§ **Challenge 1**
Answer these questions from the passage on women's speech:
(a) Which author argues that critiquing women's voices means accepting a problem with women's speech rather than with sexist attitudes toward it?
(b) What institution is Robin Lakoff from?
(c) Where did Ann Friedman's article appear?
§ **Challenge 2**
From the passage on women's speech, extract the part starting at "Furthermore, if you" and ending at "voicing their opinions.", copying it word for word.

§ **Text to read**
Furthermore, if you are in a position of leadership or authority it is important for you to be sensitive to the needs of people who may have difficulty speaking up, especially in a room full of people. The onus is on you to create an environment where people feel comfortable in voicing their opinions.
A Very Important Disclaimer
Women’s voices are now critiqued almost as much as their bodies. Myriad articles have been written about the vocal sins of uptalking, filler words like like, umm, just, I’m not sure, I think, and the dreaded “vocal fry“. I haven’t talked about any of these speech tics because I tend to agree with authors such as Debra Cameron who argue that critiquing women’s voices is “accepting that there’s a problem with women’s speech, rather than a problem with sexist attitudes to women’s speech.” Besides, I am guilty of all of these from time to time. I also use an excessive amount of emojis in text messages. And, my voice is deeper than most, so I have a natural vocal fry. On the other hand, to be taken seriously in the workplace, it is important to communicate effectively and confidently and uptalking and filler words signify timidness, tentativeness, and lack of surety, even though that is not what the speaker intends. This is true of academia, in particular. I’m still conflicted on this topic because sometimes I find the aforementioned vocal tics annoying in myself and others!
The fact is that, while both men and women exhibit these tics in communication, women are unfairly criticized for them. Furthermore, Robin Lakoff, an expert on the subject from UC Berkeley, says that these vocal tics signify that women’s speech is more evolved to be adaptable and empathetic to others’ needs by establishing connection through the use of phrases like I guess, I think, actually etc. Ann Friedman, in her New Yorker article, argues that we should just get over the way women talk, concluding that women should ignore all advice that asks them to change their speech habits. .
However, while I agree with most of what they are saying, I disagree with both Lakoff and Friedman’s black and white approach. In an ideal world, everybody would be taken seriously no matter how they spoke, but the fact is that all genders are judged on their linguistic and social behaviour. And some women of certain social classes and racial backgrounds have specific obstacles with regard to speech and presentation that Lakoff and Friedman do not consider. Therefore, I agree when Naomi Wolf says:
We should not ask young women to put on fake voices or to alter essential parts of themselves. But in my experience of teaching voice to women for two decades, when a young woman is encouraged to own her power and is given basic skills in claiming her own voice then huge, good changes follow.

§ **Data provided**

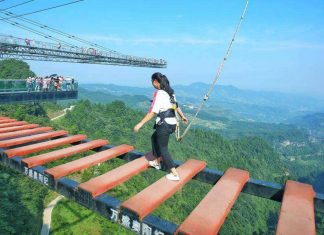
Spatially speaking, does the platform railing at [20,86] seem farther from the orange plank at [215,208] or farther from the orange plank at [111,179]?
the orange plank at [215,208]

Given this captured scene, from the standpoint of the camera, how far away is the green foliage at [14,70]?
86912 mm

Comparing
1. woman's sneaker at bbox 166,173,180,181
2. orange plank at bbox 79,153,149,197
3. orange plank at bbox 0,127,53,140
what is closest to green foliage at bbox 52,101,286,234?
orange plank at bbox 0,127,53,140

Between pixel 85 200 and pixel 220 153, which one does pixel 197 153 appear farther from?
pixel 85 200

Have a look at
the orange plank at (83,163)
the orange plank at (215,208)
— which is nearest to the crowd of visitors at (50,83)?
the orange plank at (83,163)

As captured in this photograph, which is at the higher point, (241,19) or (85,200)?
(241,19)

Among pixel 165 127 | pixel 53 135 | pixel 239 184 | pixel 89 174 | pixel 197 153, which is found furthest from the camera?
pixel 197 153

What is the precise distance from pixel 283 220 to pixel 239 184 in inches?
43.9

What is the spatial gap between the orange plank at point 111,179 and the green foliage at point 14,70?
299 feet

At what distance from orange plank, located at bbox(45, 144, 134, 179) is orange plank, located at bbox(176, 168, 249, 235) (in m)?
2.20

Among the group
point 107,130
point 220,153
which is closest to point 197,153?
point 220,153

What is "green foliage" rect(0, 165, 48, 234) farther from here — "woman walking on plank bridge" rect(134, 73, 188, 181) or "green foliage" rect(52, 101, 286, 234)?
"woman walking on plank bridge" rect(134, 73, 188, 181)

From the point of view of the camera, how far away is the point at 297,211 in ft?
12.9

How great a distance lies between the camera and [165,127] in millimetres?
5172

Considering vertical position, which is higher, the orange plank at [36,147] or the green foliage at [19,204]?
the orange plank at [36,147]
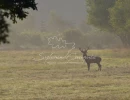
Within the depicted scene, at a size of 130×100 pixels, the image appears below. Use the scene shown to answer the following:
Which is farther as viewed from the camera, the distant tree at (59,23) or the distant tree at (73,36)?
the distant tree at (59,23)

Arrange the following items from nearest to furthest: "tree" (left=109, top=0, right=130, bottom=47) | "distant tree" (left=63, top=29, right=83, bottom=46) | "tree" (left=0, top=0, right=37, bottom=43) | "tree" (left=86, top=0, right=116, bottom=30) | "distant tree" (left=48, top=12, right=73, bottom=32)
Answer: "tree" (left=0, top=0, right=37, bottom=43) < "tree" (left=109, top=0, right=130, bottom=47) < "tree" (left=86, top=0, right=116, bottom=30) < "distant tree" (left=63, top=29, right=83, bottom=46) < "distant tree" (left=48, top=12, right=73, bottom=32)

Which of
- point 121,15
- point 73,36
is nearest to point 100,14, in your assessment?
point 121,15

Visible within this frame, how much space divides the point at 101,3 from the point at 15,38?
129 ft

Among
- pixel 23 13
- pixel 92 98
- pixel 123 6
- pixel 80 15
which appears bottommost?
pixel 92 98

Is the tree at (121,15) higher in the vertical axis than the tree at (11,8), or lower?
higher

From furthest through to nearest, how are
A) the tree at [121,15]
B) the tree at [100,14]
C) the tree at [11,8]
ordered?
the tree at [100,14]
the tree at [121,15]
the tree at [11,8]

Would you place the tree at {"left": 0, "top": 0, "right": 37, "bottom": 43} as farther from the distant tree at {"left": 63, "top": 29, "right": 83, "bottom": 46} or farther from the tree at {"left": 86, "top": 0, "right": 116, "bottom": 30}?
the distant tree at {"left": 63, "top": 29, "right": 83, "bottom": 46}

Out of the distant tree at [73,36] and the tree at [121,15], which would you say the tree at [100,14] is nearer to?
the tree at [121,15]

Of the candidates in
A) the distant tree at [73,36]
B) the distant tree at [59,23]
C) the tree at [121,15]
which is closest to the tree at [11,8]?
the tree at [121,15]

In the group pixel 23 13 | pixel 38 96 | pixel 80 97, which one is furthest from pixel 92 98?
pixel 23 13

==

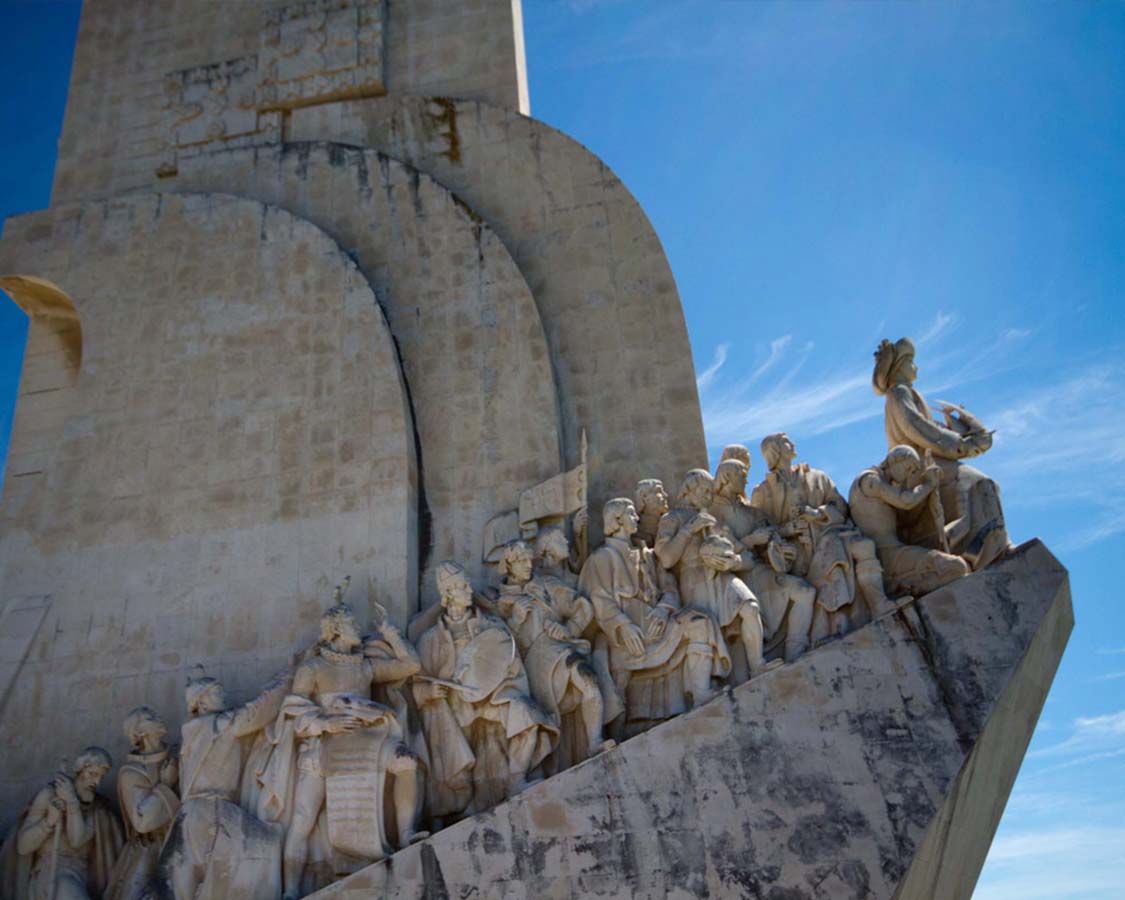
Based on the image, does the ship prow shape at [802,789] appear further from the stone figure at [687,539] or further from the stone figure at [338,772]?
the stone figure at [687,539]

§ **Response 1**
(a) Debra Cameron
(b) UC Berkeley
(c) The New Yorker

§ **Response 2**
Furthermore, if you are in a position of leadership or authority it is important for you to be sensitive to the needs of people who may have difficulty speaking up, especially in a room full of people. The onus is on you to create an environment where people feel comfortable in voicing their opinions.